Rob Valentino
- Valentino with Orlando City in 2014

Personal information
- Date of birth: December 21, 1985 (age 40)
- Place of birth: Hoffman Estates, Illinois, United States
- Height: 6 ft 3 in (1.91 m)
- Position: Defender

College career
- Years: Team / Apps / (Gls)
- 2004–2007: San Francisco Dons / 57 / (5)

Senior career*
- Years: Team / Apps / (Gls)
- 2007: San Jose Frogs / 5 / (0)
- 2008–2009: New England Revolution / 0 / (0)
- 2009–2010: Colorado Rapids / 0 / (0)
- 2010: FC Tampa Bay / 27 / (0)
- 2011–2014: Orlando City / 77 / (9)
- 2015: Arizona United / 15 / (0)
- 2017: Orlando City B / 0 / (0)
- Total:  / 124 / (9)

International career
- 2008: United States U23 / 1 / (0)

Managerial career
- 2016–2017: Orlando City B (assistant)
- 2018: Atlanta United 2 (assistant)
- 2019–2024: Atlanta United (assistant)
- 2021: Atlanta United (interim)
- 2024: Atlanta United (interim)

= Rob Valentino =

American soccer player

Rob Valentino (born December 21, 1985) is an American soccer coach and former soccer player, who was most recently the interim head coach at Major League Soccer side Atlanta United FC.

==Career==

===College and amateur===
Valentino grew up in Danville, California, and began his soccer career playing youth soccer for the local Mustang Club. In 1999, his family moved to Arizona, where he played for the 1986 Sereno Golden Eagles with coach Harry Demos. Valentino was recruited out of high school, and chose to attend the University of San Francisco. Valentino was captain all four years at USF, where he was the WCC Defensive Player of the Year his sophomore season. He also earned WCC Player of the Year honors his junior season.
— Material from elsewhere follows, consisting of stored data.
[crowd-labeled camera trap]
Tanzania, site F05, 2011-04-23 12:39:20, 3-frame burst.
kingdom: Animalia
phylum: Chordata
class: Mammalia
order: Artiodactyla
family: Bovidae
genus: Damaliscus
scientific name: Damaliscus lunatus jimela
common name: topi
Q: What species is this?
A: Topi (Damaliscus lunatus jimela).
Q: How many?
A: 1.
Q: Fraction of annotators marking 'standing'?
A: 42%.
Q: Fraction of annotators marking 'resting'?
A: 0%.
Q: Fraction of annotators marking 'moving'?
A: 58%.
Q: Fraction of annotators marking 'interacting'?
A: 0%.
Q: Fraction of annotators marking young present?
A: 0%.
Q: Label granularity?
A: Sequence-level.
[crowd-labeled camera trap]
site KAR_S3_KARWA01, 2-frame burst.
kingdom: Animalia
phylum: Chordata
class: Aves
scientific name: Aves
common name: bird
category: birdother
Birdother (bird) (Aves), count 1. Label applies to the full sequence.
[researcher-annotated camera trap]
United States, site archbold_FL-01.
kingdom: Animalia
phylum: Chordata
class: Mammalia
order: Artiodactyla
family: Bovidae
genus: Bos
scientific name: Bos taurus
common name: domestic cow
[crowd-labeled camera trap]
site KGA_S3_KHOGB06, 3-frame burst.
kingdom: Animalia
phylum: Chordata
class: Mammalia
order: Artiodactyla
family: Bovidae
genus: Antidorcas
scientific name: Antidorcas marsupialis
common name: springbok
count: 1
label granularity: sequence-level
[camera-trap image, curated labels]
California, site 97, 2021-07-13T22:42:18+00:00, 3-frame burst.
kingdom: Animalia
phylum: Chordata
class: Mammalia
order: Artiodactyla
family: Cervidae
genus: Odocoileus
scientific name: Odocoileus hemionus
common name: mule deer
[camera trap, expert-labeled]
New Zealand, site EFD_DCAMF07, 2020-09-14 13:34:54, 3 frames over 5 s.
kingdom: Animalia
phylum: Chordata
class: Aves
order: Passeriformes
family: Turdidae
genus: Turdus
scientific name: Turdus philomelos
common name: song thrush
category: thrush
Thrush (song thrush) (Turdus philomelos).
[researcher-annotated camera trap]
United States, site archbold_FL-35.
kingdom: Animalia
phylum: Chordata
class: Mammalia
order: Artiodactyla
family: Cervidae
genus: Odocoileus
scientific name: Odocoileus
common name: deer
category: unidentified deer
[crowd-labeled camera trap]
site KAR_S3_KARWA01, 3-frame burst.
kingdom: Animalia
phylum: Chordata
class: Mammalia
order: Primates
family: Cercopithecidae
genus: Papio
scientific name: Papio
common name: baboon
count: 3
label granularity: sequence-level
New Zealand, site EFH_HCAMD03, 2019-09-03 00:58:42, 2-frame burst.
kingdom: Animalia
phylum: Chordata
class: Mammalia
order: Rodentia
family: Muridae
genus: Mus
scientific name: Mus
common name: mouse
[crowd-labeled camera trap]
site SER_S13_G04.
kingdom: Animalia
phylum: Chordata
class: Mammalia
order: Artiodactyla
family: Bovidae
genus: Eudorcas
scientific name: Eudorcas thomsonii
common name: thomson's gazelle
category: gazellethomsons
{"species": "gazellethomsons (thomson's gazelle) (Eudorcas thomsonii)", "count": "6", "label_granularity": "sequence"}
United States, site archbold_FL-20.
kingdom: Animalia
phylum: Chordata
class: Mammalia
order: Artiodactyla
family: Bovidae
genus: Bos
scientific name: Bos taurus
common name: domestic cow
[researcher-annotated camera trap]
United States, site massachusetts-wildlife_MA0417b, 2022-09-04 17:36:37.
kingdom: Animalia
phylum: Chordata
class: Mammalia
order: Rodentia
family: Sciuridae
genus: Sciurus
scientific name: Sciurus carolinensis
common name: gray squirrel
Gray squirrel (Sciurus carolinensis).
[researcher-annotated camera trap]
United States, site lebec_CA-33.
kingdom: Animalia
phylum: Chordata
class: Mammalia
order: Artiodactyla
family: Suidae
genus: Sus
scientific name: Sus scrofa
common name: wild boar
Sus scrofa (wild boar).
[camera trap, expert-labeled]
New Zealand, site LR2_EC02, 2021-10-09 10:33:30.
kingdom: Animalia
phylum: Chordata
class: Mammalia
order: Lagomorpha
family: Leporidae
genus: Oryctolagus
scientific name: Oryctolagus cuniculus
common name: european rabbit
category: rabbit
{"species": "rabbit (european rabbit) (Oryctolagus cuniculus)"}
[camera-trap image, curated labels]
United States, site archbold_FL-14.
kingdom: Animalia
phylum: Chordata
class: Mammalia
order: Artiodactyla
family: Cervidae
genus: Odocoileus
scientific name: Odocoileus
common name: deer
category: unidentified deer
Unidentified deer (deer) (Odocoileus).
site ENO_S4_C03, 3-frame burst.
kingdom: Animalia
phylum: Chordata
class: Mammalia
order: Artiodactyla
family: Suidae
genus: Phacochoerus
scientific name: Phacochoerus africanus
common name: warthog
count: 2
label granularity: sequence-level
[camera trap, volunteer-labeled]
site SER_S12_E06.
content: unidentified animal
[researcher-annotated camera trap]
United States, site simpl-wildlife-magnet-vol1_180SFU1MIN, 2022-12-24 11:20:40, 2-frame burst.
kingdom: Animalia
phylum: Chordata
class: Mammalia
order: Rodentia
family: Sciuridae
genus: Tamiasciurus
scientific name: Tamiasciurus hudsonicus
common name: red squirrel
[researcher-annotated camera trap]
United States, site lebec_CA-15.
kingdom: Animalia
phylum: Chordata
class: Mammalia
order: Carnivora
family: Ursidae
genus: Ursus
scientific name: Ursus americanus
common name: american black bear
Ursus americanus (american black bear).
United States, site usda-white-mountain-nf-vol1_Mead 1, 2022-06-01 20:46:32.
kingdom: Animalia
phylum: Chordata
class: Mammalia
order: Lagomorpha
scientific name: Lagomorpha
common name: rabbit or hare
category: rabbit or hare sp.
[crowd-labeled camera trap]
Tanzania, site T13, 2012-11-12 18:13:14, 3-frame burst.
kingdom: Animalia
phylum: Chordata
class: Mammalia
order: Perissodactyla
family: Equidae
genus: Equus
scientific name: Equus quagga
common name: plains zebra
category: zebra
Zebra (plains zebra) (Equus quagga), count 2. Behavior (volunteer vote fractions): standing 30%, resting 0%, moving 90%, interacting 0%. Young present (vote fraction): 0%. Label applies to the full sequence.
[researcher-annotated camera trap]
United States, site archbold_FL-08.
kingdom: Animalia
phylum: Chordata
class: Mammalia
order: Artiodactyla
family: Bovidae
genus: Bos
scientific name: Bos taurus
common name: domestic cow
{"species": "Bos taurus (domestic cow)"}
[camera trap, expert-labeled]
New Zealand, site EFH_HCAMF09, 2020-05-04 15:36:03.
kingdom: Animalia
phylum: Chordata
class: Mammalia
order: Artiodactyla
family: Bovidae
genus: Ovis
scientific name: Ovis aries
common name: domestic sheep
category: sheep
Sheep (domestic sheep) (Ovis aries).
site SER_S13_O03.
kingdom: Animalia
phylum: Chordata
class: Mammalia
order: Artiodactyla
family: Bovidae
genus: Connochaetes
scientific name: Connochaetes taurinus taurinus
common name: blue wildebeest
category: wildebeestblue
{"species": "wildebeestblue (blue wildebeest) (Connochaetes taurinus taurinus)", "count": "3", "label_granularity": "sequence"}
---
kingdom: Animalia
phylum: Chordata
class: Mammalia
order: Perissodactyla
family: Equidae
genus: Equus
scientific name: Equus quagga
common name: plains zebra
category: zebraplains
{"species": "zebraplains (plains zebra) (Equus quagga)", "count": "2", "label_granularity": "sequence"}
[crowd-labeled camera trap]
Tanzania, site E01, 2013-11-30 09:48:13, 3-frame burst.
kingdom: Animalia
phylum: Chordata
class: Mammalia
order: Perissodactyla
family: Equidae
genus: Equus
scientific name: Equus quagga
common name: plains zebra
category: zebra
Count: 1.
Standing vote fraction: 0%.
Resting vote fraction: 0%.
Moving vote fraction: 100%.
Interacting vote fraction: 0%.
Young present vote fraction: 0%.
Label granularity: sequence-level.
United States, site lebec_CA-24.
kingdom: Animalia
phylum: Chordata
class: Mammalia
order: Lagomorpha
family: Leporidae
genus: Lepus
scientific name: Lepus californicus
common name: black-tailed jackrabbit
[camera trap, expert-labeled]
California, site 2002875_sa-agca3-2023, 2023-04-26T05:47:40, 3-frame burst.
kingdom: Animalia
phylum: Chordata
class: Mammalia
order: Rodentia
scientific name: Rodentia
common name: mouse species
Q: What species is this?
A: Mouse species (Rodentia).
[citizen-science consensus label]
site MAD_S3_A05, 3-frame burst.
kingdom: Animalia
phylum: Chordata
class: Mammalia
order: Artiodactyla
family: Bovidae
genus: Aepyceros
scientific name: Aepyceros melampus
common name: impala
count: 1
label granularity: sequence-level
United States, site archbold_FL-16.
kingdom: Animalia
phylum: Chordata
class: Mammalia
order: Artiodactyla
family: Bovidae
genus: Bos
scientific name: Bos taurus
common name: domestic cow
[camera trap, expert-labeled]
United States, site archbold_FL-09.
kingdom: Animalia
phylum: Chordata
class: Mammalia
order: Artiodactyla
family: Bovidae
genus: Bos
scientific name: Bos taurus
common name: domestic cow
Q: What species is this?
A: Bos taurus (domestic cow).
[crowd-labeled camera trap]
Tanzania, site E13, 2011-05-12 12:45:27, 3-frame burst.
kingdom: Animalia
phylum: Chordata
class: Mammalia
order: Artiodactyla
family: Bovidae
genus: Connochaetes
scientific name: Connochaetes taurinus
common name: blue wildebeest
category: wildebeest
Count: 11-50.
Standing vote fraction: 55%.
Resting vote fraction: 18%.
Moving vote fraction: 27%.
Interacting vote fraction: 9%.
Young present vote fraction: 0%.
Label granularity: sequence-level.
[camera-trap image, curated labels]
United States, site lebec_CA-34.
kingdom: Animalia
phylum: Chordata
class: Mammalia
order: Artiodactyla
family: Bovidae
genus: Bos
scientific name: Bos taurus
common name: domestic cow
In addition to playing collegiate soccer, Valentino spent the 2007 season with the San Jose Frogs of the USL Premier Development League. However, he injured his left knee and was set to red-shirt the season, but ultimately decided to sign a generation Adidas contract.

===Professional===
Valentino was drafted in the first round, 13th overall, of the 2008 MLS SuperDraft by New England Revolution. He made his full professional debut for Revolution on July 1, 2008, in a US Open Cup third-round game against Richmond Kickers, and was traded to Colorado Rapids in exchange for Nico Colaluca on May 6, 2009. Valentino asked for and was released before the 2010 season to play for Tampa without ever making an MLS appearance.

He signed with FC Tampa Bay of the USSF Division 2 League in 2010, but chose not to re-sign with the club at the end of the season.

He later signed with new USL Pro franchise Orlando City on March 31, 2011; he scored his first career goal on April 16, 2011, in a 1–0 victory over the Charlotte Eagles. In addition Valentino was voted Defensive Player of the year for the 2011 USL season. He also became the captain for Orlando City following his debut season. Valentino played for Orlando City for 5 years, but was not among the Orlando City players to make the move to MLS.

Following Orlando City's move to MLS Valentino signed with Arizona United and was named captain for the team. He started in all 15 games for which he was fit. He missed a month of the season due to injury. Arizona announced that Valentino would retire from playing on August 11, 2015.

===Coaching===
On August 11, 2015, Valentino was announced as an assistant coach for Orlando City B who began play in 2016. The USL club is owned by Orlando City SC and reunited Valentino with his former teammate Anthony Pulis who was the team's head coach. He was also named to the club's technical staff.

In 2019 he was added to Frank De Boer's technical staff as an assistant manager to the 2018 MLS Cup-winning team Atlanta United FC.

On July 18, 2021, Valentino was named Atlanta United's interim head coach following the firing of previous head coach Gabriel Heinze. Valentino led Atlanta United to a 4-2-2 record as the caretaker manager. When Gonzalo Pineda was hired as the new head coach on August 12, Valentino was retained as an assistant.

Valentino was again named interim head coach on June 3, 2024, after Atlanta parted ways with Pineda.